There can be very lengthy discussions (people love bikeshedding!), maybe 100k or 200k replies per thread and users can read them paginated (the number of replies per page is variable, depending on user preferences, but if needed for the solution it can be limited to a fixed set). These tables might have ~40 million replies and ~2 million threads.

So you might end running this query to get the last replies of a thread:

SELECT * FROM replies
WHERE thread_id = 1234
ORDER BY id ASC
LIMIT 125400,10 /* whoops */

Which, as you know, is quite slow since MySQL has to walk 125,400 rows just to get there and return your 10 rows.

Hacky solutions I've thought:

  1. Create a secondary index which assigns an incrementing number for each chunk of N posts (for example, a new field in the replies table which for the first 1000 posts contains 1, for the following 1000 it contains 2, etc).

    • I have to heavily modify the application, since there are tons of queries that read the replies table, it's not just a simple SELECT here and there and I really don't want to cripple and reengineer each query of the application.
    • It would force me to recalculate each time that I delete a reply or when I do other destructive operations (splitting, merging, etc).
  2. For each link to the next page, attach the ID of the next post.
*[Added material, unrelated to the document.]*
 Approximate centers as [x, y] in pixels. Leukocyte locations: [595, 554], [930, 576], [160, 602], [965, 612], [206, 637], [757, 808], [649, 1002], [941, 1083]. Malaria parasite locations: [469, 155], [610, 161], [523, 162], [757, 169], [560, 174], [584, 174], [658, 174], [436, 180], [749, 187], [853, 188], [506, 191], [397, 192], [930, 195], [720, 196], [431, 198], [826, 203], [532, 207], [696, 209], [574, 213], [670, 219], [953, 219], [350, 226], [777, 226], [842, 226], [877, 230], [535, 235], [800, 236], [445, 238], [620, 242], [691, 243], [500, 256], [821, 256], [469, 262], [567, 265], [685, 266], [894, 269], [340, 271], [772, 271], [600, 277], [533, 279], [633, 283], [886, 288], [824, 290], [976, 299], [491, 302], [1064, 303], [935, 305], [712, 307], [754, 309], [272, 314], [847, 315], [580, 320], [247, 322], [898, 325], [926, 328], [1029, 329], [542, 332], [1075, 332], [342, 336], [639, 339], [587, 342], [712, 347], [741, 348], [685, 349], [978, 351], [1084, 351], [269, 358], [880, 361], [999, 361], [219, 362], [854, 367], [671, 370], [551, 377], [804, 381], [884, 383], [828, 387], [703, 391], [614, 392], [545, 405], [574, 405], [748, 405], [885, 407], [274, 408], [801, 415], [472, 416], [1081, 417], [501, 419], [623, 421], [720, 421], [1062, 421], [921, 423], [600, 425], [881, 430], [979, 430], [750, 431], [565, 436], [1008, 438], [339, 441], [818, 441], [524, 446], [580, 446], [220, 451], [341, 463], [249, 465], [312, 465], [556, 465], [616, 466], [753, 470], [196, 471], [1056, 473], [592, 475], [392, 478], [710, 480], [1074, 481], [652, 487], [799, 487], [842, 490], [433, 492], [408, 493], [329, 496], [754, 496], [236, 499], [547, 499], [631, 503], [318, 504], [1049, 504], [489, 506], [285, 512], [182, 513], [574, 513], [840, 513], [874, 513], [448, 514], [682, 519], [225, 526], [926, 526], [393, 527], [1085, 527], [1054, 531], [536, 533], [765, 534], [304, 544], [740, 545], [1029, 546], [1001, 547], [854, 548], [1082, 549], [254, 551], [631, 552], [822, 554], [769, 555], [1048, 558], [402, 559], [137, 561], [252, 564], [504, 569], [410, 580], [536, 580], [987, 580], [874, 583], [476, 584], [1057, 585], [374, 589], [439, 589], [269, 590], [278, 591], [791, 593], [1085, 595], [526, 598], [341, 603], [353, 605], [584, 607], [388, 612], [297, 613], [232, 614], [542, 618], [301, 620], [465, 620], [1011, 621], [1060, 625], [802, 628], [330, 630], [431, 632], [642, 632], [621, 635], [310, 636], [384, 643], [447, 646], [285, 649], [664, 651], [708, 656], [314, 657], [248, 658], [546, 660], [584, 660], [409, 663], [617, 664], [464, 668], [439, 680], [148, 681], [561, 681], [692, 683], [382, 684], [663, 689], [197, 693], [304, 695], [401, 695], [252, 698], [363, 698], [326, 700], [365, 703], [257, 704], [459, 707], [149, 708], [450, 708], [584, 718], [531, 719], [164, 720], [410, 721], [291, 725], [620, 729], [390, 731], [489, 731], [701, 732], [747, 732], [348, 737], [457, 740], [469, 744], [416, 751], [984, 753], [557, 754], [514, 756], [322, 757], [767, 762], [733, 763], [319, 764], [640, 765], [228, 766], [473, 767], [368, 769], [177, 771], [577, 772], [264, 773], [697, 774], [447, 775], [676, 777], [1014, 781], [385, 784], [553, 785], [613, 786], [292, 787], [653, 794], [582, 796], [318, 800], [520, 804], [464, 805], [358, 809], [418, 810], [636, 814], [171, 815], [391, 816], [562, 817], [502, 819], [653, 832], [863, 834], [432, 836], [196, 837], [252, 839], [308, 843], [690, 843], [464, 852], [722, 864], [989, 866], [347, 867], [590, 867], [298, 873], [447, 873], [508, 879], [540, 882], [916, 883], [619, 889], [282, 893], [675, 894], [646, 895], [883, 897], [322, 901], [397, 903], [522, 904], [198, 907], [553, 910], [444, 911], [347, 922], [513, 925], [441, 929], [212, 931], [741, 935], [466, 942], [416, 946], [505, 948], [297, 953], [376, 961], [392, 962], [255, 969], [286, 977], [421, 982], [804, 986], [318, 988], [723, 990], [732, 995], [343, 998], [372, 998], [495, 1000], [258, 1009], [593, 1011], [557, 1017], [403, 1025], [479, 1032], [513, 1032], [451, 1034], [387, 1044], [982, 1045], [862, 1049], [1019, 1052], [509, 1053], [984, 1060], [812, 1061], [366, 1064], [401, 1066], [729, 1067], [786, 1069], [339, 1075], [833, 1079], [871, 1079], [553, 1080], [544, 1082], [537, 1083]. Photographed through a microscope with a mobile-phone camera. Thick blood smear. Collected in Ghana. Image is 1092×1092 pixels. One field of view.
That way the database can go directly to the row using the primary key of the replies table.

    • This is a web application, so this solution would have tricky SEO implications which I'd prefer not to deal with.

I might be dreaming here (and if so please do tell me!) but is there a solution that resides (almost) exclusively in the database and allows me to fix this problem without heavily modifying the application?

I've read about MySQL partitions, but I'm not sure they would help here.

Best Answer

You can add a new column to replies, call it position, and fill it with consecutive numbers of replies per thread (the position of the reply in the thread).

For example

id | thread_id | text | position
 1 |         1 | .... | 1
 2 |         2 | .... | 1
 3 |         1 | .... | 2
 4 |         1 | .... | 3
 5 |         2 | .... | 2
 6 |         3 | .... | 1

Further put an index on (thread_id, position, id) and it allows you to write queries like

SELECT * FROM replies
WHERE thread_id = 1234
AND position BETWEEN 125400 AND 125410
ORDER BY id ASC

which runs fast, since this does not need a full index scan.

You can either update this column in your application, or write a database trigger to do this automatically.

The initial effort is quite high I admit. We used this trick a few years ago on a high write frequented, quite large table, and like I said it cost some effort to get it running, but when the solution was in place, the performance gain was overwhelming.